Fortunately, he can just go down the hall to the 33-year-old Mr. Carneal. “He just knows. Kids know,” Mr. Wagner said.
Along with helping a co-worker transfer music from one mobile device to another, Mr. Carneal said he has often been summoned to desks to troubleshoot. A common query, he said: “What’s this popping up on the screen? Am I allowed to touch this?”
“It’s head-scratching moments,” he said.
While getting interrupted with tech questions isn’t always welcome, young people are often pleased to help and see a plus: more face-time with their superiors.
In Maryland, Ms. Schurick , the law clerk, said the new computer system at the courthouse has prompted more interaction with her boss, a judge more than twice her age.
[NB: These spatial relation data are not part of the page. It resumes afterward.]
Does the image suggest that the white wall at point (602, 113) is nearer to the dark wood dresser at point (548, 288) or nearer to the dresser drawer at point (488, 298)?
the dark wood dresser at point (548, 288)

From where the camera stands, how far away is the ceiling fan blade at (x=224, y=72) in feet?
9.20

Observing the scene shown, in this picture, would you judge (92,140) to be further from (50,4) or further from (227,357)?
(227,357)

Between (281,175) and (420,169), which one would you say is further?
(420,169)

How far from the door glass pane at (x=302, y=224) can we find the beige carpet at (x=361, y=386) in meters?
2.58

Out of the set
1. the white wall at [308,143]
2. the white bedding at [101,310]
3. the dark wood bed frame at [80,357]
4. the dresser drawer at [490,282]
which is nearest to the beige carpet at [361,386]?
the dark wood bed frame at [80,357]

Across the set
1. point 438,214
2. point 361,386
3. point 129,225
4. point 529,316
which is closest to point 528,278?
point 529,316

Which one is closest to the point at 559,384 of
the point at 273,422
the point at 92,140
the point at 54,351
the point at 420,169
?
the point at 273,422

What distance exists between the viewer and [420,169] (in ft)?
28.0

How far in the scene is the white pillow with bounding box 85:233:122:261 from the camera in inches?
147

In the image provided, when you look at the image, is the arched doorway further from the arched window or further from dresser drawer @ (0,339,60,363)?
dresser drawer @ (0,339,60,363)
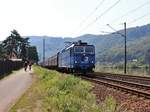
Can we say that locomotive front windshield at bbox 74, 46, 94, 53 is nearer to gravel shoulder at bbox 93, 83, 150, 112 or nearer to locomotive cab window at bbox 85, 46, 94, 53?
locomotive cab window at bbox 85, 46, 94, 53

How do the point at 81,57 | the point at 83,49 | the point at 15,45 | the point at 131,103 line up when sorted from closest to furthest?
the point at 131,103 < the point at 81,57 < the point at 83,49 < the point at 15,45

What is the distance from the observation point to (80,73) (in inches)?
1873

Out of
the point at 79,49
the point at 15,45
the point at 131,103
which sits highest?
the point at 15,45

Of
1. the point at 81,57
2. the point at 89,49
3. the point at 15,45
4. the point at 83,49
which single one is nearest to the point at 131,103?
the point at 81,57

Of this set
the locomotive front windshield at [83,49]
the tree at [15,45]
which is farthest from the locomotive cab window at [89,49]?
the tree at [15,45]

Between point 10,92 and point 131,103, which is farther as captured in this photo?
point 10,92

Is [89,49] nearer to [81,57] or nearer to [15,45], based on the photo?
[81,57]

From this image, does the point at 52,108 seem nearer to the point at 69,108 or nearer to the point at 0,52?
the point at 69,108

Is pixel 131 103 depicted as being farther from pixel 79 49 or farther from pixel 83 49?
pixel 83 49

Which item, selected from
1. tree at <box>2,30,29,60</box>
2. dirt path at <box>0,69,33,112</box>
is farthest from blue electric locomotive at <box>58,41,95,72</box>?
tree at <box>2,30,29,60</box>

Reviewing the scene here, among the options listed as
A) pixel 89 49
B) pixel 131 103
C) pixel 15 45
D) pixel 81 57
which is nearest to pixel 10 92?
pixel 131 103

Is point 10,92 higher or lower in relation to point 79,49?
lower

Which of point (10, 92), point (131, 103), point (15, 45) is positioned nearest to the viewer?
point (131, 103)

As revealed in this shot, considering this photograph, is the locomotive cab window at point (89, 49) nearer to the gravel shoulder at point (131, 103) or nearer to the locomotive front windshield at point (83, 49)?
the locomotive front windshield at point (83, 49)
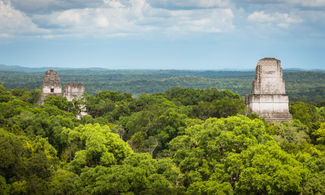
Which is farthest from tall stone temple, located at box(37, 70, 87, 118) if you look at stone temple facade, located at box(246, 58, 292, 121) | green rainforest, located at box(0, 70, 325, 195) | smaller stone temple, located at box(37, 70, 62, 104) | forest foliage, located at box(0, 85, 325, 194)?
stone temple facade, located at box(246, 58, 292, 121)

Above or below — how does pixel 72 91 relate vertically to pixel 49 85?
below

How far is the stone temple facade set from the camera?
131ft

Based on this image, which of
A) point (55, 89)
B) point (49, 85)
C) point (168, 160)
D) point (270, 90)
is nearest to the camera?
point (168, 160)

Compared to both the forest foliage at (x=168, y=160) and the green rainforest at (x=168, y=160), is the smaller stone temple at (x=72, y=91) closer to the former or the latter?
the green rainforest at (x=168, y=160)

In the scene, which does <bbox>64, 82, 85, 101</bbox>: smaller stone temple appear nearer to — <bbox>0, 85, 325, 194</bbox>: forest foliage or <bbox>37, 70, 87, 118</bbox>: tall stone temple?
<bbox>37, 70, 87, 118</bbox>: tall stone temple

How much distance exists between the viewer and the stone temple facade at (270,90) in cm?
4003

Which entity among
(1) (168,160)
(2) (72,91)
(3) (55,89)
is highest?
(3) (55,89)

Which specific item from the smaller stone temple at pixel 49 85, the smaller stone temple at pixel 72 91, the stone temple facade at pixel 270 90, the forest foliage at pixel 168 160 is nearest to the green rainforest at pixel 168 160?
the forest foliage at pixel 168 160

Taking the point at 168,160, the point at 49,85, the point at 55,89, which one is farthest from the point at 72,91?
the point at 168,160

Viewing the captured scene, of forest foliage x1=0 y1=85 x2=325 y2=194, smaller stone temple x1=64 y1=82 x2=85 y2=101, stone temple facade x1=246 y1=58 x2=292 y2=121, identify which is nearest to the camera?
forest foliage x1=0 y1=85 x2=325 y2=194

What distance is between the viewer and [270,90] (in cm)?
4025

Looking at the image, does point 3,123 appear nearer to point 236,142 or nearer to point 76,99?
point 236,142

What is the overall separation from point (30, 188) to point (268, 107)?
25564 millimetres

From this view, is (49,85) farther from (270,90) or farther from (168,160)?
(168,160)
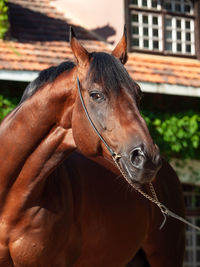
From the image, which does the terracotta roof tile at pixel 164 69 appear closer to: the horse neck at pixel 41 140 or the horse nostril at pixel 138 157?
the horse neck at pixel 41 140

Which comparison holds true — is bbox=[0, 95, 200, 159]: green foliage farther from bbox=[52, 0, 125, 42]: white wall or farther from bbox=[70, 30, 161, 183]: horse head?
bbox=[70, 30, 161, 183]: horse head

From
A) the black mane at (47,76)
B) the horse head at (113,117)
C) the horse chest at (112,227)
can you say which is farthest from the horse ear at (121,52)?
the horse chest at (112,227)

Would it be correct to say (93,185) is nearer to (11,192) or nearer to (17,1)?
(11,192)

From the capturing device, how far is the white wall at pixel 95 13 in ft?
30.3

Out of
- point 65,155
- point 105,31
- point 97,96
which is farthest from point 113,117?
point 105,31

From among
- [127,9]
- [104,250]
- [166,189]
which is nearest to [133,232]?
[104,250]

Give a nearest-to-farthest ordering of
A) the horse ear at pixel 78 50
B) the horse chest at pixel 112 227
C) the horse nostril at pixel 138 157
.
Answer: the horse nostril at pixel 138 157 → the horse ear at pixel 78 50 → the horse chest at pixel 112 227

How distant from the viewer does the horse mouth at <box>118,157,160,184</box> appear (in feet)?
9.69

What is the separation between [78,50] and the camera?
128 inches

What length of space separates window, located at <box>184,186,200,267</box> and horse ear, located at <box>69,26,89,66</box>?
20.6ft

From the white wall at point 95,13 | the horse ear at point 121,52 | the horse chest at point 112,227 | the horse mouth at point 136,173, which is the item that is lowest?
the white wall at point 95,13

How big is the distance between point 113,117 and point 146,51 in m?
6.41

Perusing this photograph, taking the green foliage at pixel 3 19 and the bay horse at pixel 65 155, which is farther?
the green foliage at pixel 3 19

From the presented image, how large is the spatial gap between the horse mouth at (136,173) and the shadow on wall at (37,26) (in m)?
5.73
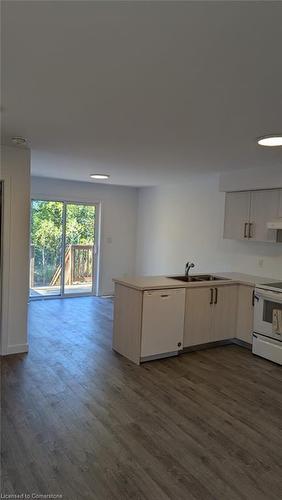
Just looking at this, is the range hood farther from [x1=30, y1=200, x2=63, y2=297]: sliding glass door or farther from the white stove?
[x1=30, y1=200, x2=63, y2=297]: sliding glass door

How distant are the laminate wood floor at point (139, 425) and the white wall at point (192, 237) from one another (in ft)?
4.94

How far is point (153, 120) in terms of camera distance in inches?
110

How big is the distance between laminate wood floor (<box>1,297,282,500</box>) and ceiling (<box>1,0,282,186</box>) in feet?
7.88

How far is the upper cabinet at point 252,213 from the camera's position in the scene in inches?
175

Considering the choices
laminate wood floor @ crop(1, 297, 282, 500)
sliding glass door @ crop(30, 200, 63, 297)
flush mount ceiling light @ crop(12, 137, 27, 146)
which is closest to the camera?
laminate wood floor @ crop(1, 297, 282, 500)

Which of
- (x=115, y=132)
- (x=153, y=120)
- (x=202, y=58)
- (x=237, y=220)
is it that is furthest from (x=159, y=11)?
(x=237, y=220)

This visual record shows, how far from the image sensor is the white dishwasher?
12.7 ft

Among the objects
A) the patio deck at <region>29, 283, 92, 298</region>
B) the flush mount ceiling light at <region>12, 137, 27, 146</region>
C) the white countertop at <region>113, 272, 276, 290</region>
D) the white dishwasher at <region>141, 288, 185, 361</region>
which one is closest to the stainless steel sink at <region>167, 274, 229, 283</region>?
the white countertop at <region>113, 272, 276, 290</region>

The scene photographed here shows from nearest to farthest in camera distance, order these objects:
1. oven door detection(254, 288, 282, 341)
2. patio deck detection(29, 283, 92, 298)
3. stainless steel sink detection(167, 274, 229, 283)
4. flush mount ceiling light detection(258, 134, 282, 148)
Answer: flush mount ceiling light detection(258, 134, 282, 148)
oven door detection(254, 288, 282, 341)
stainless steel sink detection(167, 274, 229, 283)
patio deck detection(29, 283, 92, 298)

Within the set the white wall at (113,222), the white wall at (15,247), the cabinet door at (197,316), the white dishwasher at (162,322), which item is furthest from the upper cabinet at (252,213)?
the white wall at (113,222)

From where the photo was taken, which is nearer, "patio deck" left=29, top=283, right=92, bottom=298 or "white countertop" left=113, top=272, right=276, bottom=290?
"white countertop" left=113, top=272, right=276, bottom=290

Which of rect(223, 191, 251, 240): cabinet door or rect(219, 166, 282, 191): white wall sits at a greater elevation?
rect(219, 166, 282, 191): white wall

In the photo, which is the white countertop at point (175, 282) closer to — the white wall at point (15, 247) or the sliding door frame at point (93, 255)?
the white wall at point (15, 247)

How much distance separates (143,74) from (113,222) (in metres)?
5.66
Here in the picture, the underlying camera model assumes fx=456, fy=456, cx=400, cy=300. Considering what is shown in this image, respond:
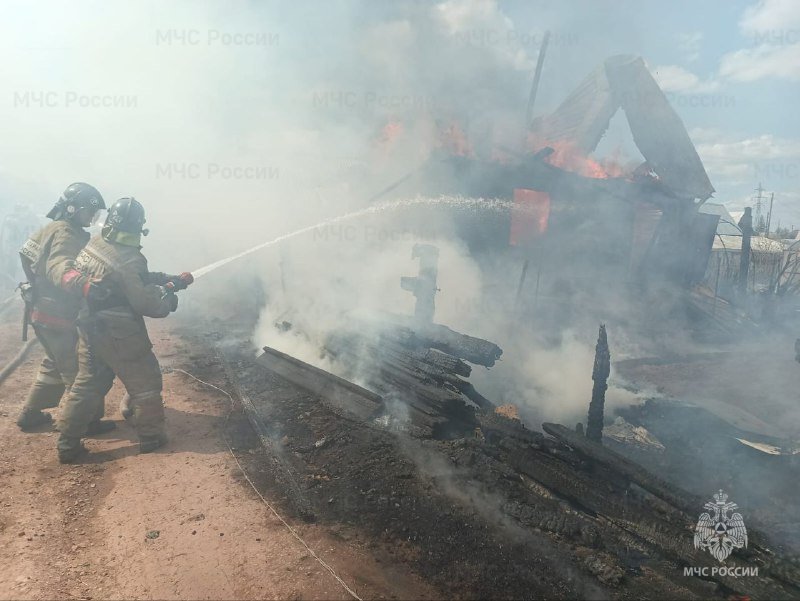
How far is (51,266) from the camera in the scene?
202 inches

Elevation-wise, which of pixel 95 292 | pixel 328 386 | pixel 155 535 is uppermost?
pixel 95 292

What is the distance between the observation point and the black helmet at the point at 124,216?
16.1 ft

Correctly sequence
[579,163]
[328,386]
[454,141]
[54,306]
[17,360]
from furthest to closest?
[579,163]
[454,141]
[17,360]
[328,386]
[54,306]

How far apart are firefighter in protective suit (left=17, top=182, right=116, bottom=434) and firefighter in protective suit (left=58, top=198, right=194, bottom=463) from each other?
1.62 feet

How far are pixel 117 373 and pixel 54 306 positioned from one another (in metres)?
1.32

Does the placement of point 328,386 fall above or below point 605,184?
below

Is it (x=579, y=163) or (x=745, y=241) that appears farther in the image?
(x=579, y=163)

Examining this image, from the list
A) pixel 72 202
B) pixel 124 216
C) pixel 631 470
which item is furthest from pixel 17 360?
pixel 631 470

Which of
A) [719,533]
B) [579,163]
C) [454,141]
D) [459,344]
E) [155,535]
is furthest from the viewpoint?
[579,163]

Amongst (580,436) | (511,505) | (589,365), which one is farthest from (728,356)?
(511,505)

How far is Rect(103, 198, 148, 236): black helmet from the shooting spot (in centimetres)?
492

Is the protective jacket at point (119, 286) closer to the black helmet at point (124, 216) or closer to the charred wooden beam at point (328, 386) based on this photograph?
the black helmet at point (124, 216)

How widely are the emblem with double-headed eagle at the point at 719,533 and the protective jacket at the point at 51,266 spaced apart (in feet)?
21.9

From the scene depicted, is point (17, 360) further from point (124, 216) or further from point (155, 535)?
point (155, 535)
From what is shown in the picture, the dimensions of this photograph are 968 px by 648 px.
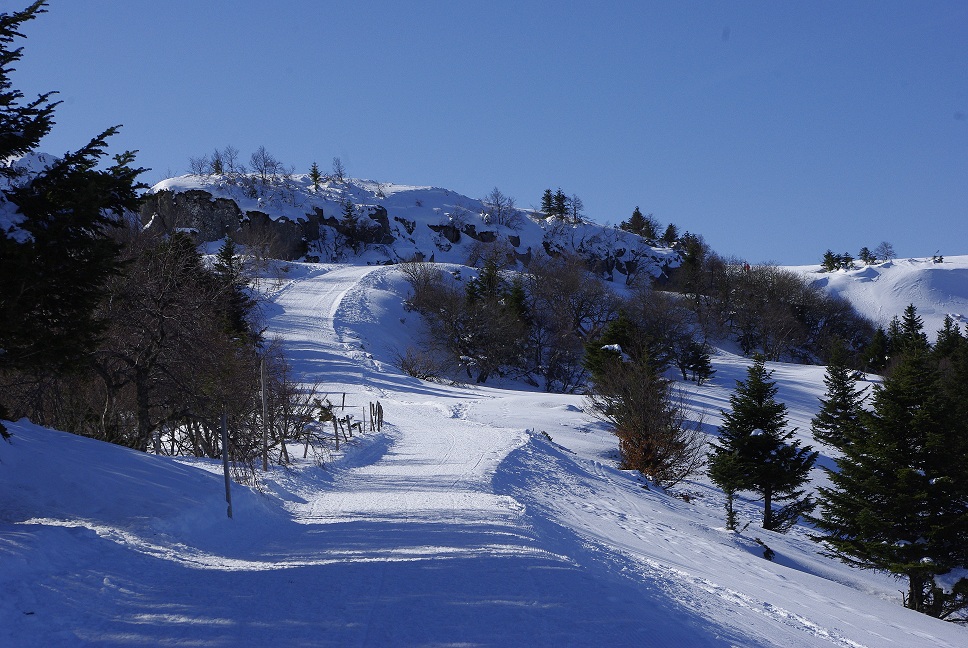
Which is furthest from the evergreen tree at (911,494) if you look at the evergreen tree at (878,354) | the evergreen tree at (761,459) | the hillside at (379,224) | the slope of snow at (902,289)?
the slope of snow at (902,289)

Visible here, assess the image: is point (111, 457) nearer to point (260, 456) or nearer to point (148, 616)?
point (148, 616)

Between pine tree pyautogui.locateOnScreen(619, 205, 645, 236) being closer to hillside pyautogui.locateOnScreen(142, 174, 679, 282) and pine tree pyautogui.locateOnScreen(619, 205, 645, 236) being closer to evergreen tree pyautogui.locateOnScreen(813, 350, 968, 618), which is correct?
hillside pyautogui.locateOnScreen(142, 174, 679, 282)

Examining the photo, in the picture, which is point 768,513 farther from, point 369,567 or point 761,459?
point 369,567

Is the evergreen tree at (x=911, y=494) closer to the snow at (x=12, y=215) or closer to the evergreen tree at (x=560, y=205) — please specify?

“Lately, it’s been a lot of over-the-shoulder interactions, showing her step by step on the computer,” said Ms. Schurick, who has been clicking on keyboards since elementary school.
Of course, the passing of wisdom can go both ways. Earlier this year, 23-year-old Ms. Lagreca, of Northwind Strategies in Boston, was asked to send a fax to a news station whose email was down in a winter storm. “I had never done it before,” she said.
Mr. Carpman, the partner, peeked his head out of his office to witness the milestone and offer help. He guided her, teaching her to put the paper in the feeder faceup. She vaguely recognized the squawking sound of the fax machine’s dial-up connection from childhood. A small audience gathered.
“Everyone thought it was a riot,” she said.